**TO DO**
1. List every newspaper named in the passage on newspaper coverage of the Pakistan earthquake.
2. Extend the passage on newspaper coverage of the Pakistan earthquake, picking up after its final sentence.

**EXCERPTED PASSAGE**
- Opening Delimiter -
In the Telegraph, the vision of Pakistan is awful. It’s not the words, though, that capture the imagination, rather the pictures.

Overlooking the business-focused Financial Times, the Telegraph is now the only remaining national broadsheet on the newsstands; something the Telegraph is touchingly proud of.

In a letter from the editor on the paper’s page two, Martin Newland says that the “quality market” is “generally dumbing down”. And sizing down – the Times and Independent are now tabloids and the Guardian is a Berliner, a messy doughnut of a read.

None can compete with the Telegraph’s size; just look at the paper’s big shots of the destruction in Pakistan.

An overhead shot of the flattened Pakistani town of Balakot takes in the entire vista. No building has been left standing by the quake, which measured 7.6 on the Richter Scale.
- Closing Delimiter -
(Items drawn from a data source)
- Opening Delimiter -
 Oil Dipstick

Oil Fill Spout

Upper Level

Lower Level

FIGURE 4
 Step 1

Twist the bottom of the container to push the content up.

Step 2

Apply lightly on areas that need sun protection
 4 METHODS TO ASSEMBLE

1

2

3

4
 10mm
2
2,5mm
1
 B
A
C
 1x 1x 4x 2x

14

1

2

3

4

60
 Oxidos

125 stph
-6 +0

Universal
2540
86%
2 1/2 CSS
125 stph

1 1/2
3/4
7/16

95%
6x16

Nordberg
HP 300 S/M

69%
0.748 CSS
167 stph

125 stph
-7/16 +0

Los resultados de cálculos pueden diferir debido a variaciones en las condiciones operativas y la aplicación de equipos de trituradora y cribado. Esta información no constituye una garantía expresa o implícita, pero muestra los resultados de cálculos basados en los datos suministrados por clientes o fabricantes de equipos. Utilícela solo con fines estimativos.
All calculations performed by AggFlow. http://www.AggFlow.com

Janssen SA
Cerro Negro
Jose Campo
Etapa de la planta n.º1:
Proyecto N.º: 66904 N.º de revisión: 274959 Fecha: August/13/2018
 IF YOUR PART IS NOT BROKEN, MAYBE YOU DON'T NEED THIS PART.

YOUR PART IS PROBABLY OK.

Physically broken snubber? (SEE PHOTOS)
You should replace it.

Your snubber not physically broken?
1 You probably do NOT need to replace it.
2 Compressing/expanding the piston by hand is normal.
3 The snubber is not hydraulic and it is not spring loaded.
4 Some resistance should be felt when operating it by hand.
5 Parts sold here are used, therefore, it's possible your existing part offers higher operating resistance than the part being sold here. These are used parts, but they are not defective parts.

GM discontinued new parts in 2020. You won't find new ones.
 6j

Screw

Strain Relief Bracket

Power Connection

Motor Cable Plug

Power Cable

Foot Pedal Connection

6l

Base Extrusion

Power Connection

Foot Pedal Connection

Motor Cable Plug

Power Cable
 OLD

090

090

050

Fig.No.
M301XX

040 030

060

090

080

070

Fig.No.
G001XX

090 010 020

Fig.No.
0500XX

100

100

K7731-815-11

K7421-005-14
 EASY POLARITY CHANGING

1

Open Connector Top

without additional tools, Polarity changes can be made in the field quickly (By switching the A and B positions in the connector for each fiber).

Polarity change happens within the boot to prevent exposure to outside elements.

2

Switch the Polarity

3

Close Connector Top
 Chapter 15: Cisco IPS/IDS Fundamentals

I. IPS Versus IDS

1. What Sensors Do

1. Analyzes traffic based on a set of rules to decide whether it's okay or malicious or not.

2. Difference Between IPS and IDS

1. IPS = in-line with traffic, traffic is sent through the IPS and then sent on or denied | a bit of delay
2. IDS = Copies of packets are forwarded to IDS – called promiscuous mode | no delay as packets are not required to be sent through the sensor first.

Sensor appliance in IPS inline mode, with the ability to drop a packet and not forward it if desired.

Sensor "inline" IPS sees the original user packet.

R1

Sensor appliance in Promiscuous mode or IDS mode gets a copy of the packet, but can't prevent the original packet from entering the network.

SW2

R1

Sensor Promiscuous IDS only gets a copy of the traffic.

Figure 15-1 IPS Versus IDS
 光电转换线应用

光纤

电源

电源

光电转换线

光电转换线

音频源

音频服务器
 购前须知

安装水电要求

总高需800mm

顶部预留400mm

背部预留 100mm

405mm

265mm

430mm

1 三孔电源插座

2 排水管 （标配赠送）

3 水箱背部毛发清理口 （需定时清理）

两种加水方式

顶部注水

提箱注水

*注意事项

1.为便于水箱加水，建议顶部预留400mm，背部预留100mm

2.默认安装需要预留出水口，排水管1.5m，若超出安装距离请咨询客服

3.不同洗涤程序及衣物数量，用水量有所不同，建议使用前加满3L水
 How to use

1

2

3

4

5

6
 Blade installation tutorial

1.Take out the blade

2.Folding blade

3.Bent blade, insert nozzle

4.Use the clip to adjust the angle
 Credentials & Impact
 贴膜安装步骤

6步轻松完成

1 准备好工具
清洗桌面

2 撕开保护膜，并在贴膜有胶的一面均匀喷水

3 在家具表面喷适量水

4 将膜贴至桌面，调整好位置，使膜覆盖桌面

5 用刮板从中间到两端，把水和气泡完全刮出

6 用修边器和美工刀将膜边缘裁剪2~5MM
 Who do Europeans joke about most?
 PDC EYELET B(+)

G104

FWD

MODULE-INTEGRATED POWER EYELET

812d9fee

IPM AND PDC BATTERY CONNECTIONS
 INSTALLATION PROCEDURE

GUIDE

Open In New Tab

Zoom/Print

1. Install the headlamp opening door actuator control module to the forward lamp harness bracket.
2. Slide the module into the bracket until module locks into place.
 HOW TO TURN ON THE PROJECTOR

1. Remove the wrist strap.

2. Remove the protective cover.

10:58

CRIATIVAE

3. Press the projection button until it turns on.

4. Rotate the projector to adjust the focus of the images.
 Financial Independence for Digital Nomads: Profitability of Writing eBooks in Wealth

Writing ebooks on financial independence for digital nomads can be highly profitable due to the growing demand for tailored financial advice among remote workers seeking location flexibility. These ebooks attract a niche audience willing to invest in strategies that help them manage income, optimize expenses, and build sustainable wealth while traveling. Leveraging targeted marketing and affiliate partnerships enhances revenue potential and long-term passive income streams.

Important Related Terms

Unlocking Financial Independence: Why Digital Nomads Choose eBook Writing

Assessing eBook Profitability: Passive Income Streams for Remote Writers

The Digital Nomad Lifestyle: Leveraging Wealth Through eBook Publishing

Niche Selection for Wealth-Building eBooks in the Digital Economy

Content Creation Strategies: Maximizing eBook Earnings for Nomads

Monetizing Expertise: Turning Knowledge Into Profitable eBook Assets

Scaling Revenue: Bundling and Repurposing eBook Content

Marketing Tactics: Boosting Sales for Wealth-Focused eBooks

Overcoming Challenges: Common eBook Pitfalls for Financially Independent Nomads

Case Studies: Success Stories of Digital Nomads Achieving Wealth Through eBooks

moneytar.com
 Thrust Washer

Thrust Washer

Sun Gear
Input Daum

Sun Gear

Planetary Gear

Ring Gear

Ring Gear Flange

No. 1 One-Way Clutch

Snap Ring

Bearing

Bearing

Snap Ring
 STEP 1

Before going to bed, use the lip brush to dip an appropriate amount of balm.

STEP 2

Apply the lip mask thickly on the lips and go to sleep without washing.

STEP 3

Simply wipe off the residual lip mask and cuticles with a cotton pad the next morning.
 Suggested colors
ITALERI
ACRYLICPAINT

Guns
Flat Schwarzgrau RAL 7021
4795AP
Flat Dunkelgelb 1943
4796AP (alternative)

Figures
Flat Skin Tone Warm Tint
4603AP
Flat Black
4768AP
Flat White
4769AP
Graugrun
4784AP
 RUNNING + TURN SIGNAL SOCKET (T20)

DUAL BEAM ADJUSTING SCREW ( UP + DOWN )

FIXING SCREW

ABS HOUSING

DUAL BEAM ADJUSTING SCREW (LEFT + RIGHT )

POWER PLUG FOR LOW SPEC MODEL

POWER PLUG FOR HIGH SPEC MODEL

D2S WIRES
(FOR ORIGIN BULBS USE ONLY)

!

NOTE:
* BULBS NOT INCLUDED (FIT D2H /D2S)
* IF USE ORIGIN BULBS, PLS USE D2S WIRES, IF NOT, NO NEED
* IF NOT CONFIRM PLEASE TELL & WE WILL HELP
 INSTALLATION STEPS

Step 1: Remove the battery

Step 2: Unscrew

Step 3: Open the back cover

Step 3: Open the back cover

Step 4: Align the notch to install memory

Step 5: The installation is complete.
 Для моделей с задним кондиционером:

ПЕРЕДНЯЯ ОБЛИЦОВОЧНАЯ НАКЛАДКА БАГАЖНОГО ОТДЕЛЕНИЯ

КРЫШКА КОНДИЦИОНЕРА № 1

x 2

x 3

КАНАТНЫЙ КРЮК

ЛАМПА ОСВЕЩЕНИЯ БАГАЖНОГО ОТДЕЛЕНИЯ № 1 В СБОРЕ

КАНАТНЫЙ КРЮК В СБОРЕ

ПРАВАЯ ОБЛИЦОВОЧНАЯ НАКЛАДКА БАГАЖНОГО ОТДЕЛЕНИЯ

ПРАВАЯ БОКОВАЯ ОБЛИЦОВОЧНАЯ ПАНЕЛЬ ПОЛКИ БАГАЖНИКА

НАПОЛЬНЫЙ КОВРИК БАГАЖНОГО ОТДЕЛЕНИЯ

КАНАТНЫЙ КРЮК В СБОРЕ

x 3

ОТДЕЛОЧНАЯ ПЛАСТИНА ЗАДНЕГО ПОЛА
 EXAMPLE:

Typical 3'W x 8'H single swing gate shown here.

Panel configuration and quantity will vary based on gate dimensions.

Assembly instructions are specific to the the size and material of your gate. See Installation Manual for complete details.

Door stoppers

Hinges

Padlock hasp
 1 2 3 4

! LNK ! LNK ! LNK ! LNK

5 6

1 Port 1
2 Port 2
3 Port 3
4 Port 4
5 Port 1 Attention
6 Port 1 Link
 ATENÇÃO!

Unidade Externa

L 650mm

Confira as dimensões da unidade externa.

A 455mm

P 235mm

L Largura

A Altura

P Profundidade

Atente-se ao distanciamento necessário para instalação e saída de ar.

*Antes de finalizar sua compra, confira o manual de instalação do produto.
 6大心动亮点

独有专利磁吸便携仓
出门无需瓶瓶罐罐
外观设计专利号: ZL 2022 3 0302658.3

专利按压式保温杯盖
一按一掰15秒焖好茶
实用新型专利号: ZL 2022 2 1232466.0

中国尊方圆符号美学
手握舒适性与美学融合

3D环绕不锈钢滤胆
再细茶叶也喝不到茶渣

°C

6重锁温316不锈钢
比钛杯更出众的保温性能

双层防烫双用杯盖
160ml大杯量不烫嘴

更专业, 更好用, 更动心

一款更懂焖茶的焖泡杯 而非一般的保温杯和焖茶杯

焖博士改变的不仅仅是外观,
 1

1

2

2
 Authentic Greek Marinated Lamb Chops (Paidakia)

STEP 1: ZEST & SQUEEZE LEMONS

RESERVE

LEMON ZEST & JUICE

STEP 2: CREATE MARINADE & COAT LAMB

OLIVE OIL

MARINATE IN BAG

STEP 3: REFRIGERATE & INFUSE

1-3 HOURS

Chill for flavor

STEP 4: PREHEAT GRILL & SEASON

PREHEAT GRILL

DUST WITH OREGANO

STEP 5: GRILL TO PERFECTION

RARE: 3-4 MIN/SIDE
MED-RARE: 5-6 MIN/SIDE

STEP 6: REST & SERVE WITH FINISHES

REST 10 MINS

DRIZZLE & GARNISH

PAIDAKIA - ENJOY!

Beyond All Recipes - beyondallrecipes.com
- Closing Delimiter -
**YOUR WRITTEN ANSWERS**
1. Telegraph, Financial Times, Times, Independent, Guardian

2.
It would be unfair to say that the Telegraph rejoices whenever a massive disaster strikes. But it must take some pleasure in being able to report on scenes which give it the chance to showcase its size. The paper’s pictorial treatment of Hurricane Katrina was as shocking as it was captivating.

Over in the Times, the view is stilted by the paper’s reduced format. The Times could produce a huge picture on its cover, like a true tabloid. But it baulks at the chance and instead has a pretty ineffectual mixture of image and words.

The front-page picture of a baby rescued is Srinagar, its head swathed in a white bandage, its hands clasped together, is erring on the side of the mawkish. It’s small in both subject and scale.

Inside, what, perhaps, should have been on the front page had the Times been brave enough – a large colour shot of a deathly-pale man being treated by a Turkish rescue team – arrests the reader.

But deep inside the paper, the big picture is easy to miss. Readers want their news fast and entertaining, however terrible the content.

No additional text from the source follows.